Rozdział 2
Rebeca
Przyciągnął mnie do siebie zamykając w żelaznym uścisku.
- Puszczaj mnie- poczułam się nieswojo, kiedy mnie przytulał, a ja nie miałam stanika.
- Nie. Moja.- warknął mi do ucha.
- Okej. Rozumiem. Jestem twoja, ale to nie znaczy że możesz mnie dusić.
Rozluźnił uścisk.
- Jesteś omegą?
- Chciał byś- prychnęłam.
- To kim.
- Nie ważne. Po co ci to wiedzieć.
- Jak byś była omegą, mógłbym cię bez problemu zabrać.
- O tym możesz sobie tylko pomarzyć. Jestem alfą.- skoro jestem jego przeznaczoną, nie muszę już ukrywać kim jestem, bo i tak mnie nie skrzywdzi.
- Jak byś nią była, nie podniosła byś wzroku, kiedy ci rozkazałem.
- Moja mama jest człowiekiem, więc niestety mam braki jako wilkołak.
- To lepiej dla mnie. - uśmiechnął się zadowolony.
- Gdzie jest twoja wataha? W ogóle które terytoria są twoje?
- Wszystkie.- oznajmił całując moją szyję. Na chwilę straciłam oddech.
- A konkretniej.- wydusiłam z siebie.
- Mogę mieć każdy teren. Zasady mnie nie obowiązują. Jestem alfą zbuntowanych.- polizał mój obojczyk.
- O cholera.
Było mi bardzo przyjemnie, ale też zdałam sobie z czegoś sprawę.

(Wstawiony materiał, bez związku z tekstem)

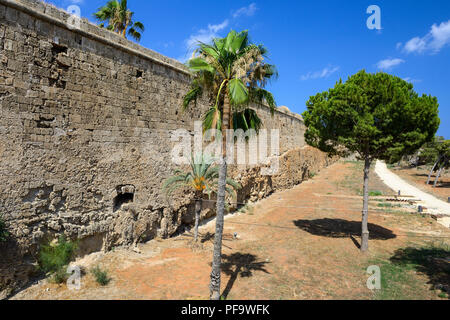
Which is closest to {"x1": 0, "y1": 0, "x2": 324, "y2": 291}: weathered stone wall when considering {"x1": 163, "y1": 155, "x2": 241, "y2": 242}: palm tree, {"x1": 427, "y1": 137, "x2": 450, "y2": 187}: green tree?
{"x1": 163, "y1": 155, "x2": 241, "y2": 242}: palm tree

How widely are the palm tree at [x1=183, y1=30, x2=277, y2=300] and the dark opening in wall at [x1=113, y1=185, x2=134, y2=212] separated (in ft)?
13.5

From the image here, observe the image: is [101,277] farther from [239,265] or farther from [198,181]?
[198,181]

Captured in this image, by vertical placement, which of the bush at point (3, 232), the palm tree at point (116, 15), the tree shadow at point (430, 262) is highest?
the palm tree at point (116, 15)

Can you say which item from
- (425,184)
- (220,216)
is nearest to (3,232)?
(220,216)

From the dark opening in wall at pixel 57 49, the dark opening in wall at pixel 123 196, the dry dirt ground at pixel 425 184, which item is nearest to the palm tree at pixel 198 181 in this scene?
the dark opening in wall at pixel 123 196

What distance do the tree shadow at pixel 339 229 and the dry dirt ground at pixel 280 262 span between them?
43 mm

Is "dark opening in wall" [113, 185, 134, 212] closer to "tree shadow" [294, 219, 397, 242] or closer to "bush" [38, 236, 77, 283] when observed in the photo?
"bush" [38, 236, 77, 283]

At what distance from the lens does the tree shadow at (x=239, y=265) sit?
7887mm

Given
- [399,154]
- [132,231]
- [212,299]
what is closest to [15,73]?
[132,231]

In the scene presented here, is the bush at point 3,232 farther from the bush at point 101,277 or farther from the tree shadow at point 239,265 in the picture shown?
the tree shadow at point 239,265

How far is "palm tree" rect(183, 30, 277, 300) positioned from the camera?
20.8ft

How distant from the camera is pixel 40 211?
282 inches

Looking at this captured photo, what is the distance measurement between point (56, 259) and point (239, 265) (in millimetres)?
5075

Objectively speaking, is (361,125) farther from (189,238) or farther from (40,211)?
(40,211)
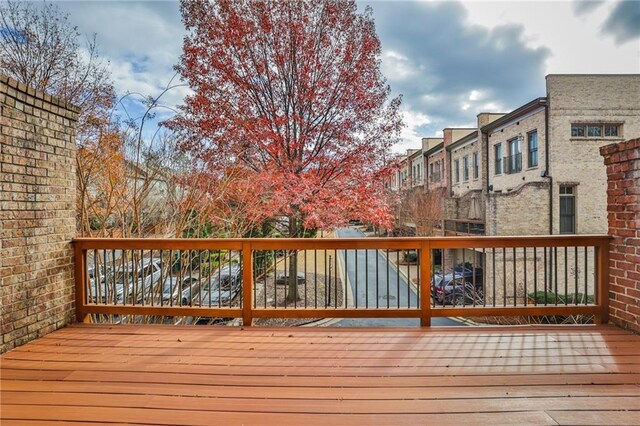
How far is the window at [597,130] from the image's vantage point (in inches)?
479

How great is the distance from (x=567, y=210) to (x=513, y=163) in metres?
3.11

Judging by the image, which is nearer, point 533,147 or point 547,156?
point 547,156

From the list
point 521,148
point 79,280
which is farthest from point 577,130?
point 79,280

- Wyrażaj się!- napiął mięśnie.
- Ale ty wiesz, że mój ojciec nigdy się nie zgodzi, żebyś mnie zabrał. Co więcej pewnie cię zabije, kiedy się dowie, że jego kochana córeczka jest mate bandyty.
- Nie obchodzi mnie zdanie twojego ojca. Jak nie po dobroci to siłą cię zabiorę.- powiedział groźnie odsuwając się.
- Wolałam już jak zachowywałeś się jak głupek.
- Ach tak?- na jego twarz wrócił chytry uśmiech. Szybko wślizgnął ręce pod moją bluzkę kierując je do góry.
- Ej!- cofnęłam się, ale przekręcił mnie tyłem do siebie i przywarł swoim twardym torsem do moich pleców, nadal sunąc rękami po moim brzuchu. Ledwo co powstrzymałam jęk, kiedy położył dłonie na moich piersiach.- Odwołuję to. Wolę kiedy jesteś poważny.- szepnęłam zamykając oczy. Poczułam mocne pożądanie.
- Jesteś pewna?- nachylił się nad moim uchem lekko go przygryzając.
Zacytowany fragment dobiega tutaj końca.